--- Extrait fourni ---

•••••

La concrétisation du chemin de Marx vers une théorie de la communisation dans laquelle la valeur, le travail (labor), et le prolétariat sont abolis peuvent être trouvé dans la Critique du programme de Gotha (1875) dans laquelle les bases théoriques pour la formation d’un système unifié de Parti Social-Démocrate en Allemagne, basé sur une vision d’un ’état libre’, ont été soumises à une critique cinglante, et dans laquelle Marx a d’abord esquissé sa conception d’un stade inférieur et supérieur du communisme. Pour Marx, dans le stade inférieur du communisme « tel qu’il émerge de la société capitaliste, toujours marqué par ses structures et les formes sociales, le producteur individuel reçoit de la société … exactement ce qu’il lui a donné » [3]. En bref, le travailleur, après les déductions pour les fonds sociaux et l’expansion des forces productives, reçoit la pleine valeur de son travail (labor) : « Il est clair que le même principe est à l’oeuvre ici que celui qui régit l’échange des marchandises dans la mesure où il s’agit d’un échange de valeurs égales. … Une quantité donnée de travail sous une forme est échangée contre le même montant dans une autre » [4]. Pour Marx, donc, la forme-valeur va présider à la fois la production et la distribution du stade inférieur du communisme, et ce n’est que dans son stade supérieur « que la société peut traverser complètement l’horizon borné du droit bourgeois et inscrire sur son drapeau : De chacun selon ses capacités, à chacun selon ses besoins ! » [5]. La communisation, alors, comme l’abolition de la forme-valeur dans tous ses modes, serait précédée par une étape post-capitaliste dans laquelle la loi de la valeur régule toujours la production et la consommation. Aussi radicale qu’ait été, aux yeux de la plupart des socialistes, la vision de Marx en 1875, aujourd’hui, dans un monde capitaliste où la reproduction du prolétariat est maintenant menacée par le rapport social capitaliste, et l’existence même de la forme-valeur, une telle vision est tout à fait inadéquate.

•••••

--- Données sources ---
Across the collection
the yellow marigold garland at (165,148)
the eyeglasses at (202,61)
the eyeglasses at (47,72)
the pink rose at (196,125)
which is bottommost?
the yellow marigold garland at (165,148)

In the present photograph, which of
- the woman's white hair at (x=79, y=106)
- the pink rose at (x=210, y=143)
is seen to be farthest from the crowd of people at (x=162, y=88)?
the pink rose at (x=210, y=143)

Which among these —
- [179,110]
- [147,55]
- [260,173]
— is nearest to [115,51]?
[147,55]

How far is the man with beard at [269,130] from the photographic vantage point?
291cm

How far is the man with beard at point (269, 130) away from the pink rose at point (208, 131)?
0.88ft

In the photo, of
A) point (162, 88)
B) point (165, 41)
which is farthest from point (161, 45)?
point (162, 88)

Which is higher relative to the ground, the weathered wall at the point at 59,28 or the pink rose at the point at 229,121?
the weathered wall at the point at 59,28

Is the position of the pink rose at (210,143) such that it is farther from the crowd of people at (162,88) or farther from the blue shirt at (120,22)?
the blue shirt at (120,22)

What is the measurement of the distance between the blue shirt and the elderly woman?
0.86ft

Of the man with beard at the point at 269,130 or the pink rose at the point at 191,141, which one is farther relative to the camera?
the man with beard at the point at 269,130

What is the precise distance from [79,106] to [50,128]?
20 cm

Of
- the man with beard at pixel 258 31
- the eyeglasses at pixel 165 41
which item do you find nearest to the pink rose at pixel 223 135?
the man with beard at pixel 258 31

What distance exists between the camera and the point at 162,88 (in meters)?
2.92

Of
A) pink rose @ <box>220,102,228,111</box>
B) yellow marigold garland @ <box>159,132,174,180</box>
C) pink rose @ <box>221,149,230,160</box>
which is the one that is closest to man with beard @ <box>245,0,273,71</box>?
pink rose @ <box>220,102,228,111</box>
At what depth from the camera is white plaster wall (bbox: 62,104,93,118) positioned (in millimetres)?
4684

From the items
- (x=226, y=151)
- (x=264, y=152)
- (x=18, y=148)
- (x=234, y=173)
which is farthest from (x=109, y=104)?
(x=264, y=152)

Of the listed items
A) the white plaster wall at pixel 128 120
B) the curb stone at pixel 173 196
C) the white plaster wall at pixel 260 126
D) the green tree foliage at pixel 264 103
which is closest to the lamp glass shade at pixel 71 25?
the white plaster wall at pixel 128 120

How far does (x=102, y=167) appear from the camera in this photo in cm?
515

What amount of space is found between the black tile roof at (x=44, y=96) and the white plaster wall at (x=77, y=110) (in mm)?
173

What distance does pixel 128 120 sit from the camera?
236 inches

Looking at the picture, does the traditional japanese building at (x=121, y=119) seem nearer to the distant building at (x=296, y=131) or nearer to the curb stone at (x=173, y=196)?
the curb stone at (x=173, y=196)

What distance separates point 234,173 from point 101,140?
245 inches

•••••

--- Travail demandé ---
a. Répondez à ces questions sur l'extrait consacré à Marx :
(i) Dans quel ouvrage Marx a-t-il d'abord esquissé sa conception d'un stade inférieur et supérieur du communisme ?
(ii) Au stade inférieur du communisme, que reçoit de la société le producteur individuel ?
(iii) Au stade supérieur, qu'est-ce que la société peut inscrire sur son drapeau ?
b. Combien de lignes des données sources contiennent le mot « weathered » ? Tenez compte des majuscules et minuscules, et donnez uniquement le nombre.
L'extrait et les lignes n'ont pas la même origine.

--- Réponses ---
a.
(i) Dans la Critique du programme de Gotha (1875).
(ii) Exactement ce qu'il lui a donné.
(iii) « De chacun selon ses capacités, à chacun selon ses besoins ! »

b. 2